Ruffled Feathers and Spilled Milk

Farming with ducks and dairy goats, chickens and children.

A Milk Machine.

Posted on | May 1, 2011 | 1 Comment

Despite her impressive lineage and a beautiful udder, Magenta is not producing much milk.  I was a bit concerned when I saw her kicking her babies away whenever they tried to nurse.  I was really concerned when the kids started suckling any part of exposed human skin when we went into the kidding barn to visit them.  And although they appeared to be growing and vigorous, they were gobbling grain when they were only a week old.  As if it was the only thing they got to eat.

I usually start milking 3 weeks after kids are born.  I think it gives the mom and babies some good bonding time before I start separating them at night so I can milk in the morning.  But at the 2 week mark I put Magenta on the stand.  My plan was to milk her out and then give a bottle to the smallest of her triplets, if not all three of them.

Imagine my surprise when her firm, full looking udder was almost empty.  She didn’t have any signs of mastitis, just no milk.  I examined her teats for cracks or tenderness.  I checked her orifices for blockages.  I massaged her udder and talked soothingly to encourage her milk let down.  I topped off her grain with a bit of scratch.  I milked and milked and milked until I had a whopping 1 ounce of milk in the bucket.  And the whole time, I was fending off 3 starving babies with my feet, elbows, and knees to get the job done.

She kicked, stepped off the side of the stand, and pulled her head in the stanchion until she choked.

But the only way to stimulate milk production is to either milk frequently or let babies nurse frequently.  Since she wouldn’t allow nursing, that meant it was up to me.  For several days I punished us with this unsuccessful process.  It was exhausting.  Frustrating……..STUPID!

The babies needed milk.  Magenta needed milking.  What I really needed was a milking machine.  A free one.  Which I just happened to have.

Voila!

Babies fed milk.  Check!  Magenta’s udder stimulated.  Check!  Me off busy doing other farm chores instead of torturing myself (and Magenta) at the milk stand.  Check!
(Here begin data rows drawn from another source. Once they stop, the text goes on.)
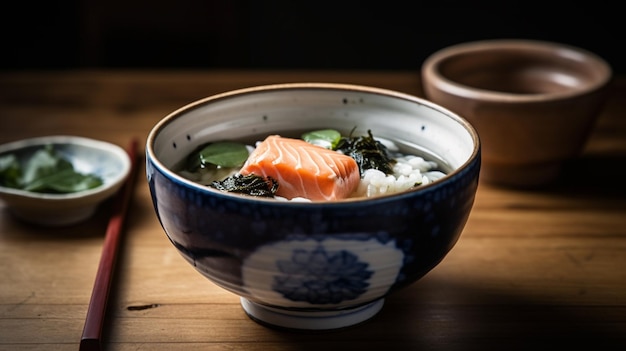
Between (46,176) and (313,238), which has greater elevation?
(313,238)

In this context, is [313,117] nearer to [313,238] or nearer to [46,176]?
[313,238]

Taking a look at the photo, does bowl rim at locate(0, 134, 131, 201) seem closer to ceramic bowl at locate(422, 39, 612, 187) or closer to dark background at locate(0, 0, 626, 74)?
ceramic bowl at locate(422, 39, 612, 187)

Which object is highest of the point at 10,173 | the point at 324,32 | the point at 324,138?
the point at 324,138

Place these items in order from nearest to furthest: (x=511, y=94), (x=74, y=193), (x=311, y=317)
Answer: (x=311, y=317) → (x=74, y=193) → (x=511, y=94)

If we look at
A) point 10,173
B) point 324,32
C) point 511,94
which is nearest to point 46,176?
point 10,173

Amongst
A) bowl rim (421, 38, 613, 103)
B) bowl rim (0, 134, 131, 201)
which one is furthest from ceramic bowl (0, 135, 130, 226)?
bowl rim (421, 38, 613, 103)

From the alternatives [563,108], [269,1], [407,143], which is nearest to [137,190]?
[407,143]

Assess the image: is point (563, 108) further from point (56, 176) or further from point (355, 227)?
point (56, 176)
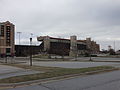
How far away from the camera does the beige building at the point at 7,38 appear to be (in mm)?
102562

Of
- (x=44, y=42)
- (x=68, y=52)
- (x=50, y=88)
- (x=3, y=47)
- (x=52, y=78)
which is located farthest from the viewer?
(x=44, y=42)

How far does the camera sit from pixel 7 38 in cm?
10488

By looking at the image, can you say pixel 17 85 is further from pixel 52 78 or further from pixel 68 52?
pixel 68 52

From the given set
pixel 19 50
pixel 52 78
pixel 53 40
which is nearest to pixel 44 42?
pixel 53 40

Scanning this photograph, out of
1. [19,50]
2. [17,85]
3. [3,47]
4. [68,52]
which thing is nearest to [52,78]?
[17,85]

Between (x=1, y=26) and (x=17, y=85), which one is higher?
(x=1, y=26)

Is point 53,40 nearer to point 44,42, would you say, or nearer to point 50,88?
point 44,42

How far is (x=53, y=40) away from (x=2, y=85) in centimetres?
10353

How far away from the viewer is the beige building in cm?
10256

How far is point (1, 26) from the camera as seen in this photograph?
10506 centimetres

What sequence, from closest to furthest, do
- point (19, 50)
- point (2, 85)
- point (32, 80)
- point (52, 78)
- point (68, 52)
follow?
point (2, 85) → point (32, 80) → point (52, 78) → point (68, 52) → point (19, 50)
I love it when a plan comes together, don’t you?

Comments

One Response to “A Milk Machine.”

  1. Annabelle
    May 2nd, 2011 @ 8:38 am

    yup, love it when we figure out how to make them work! what DO other people do with their time? They don’t look around and see two men visiting the farm with their families and ask them to hold down a strong buckling to be banded?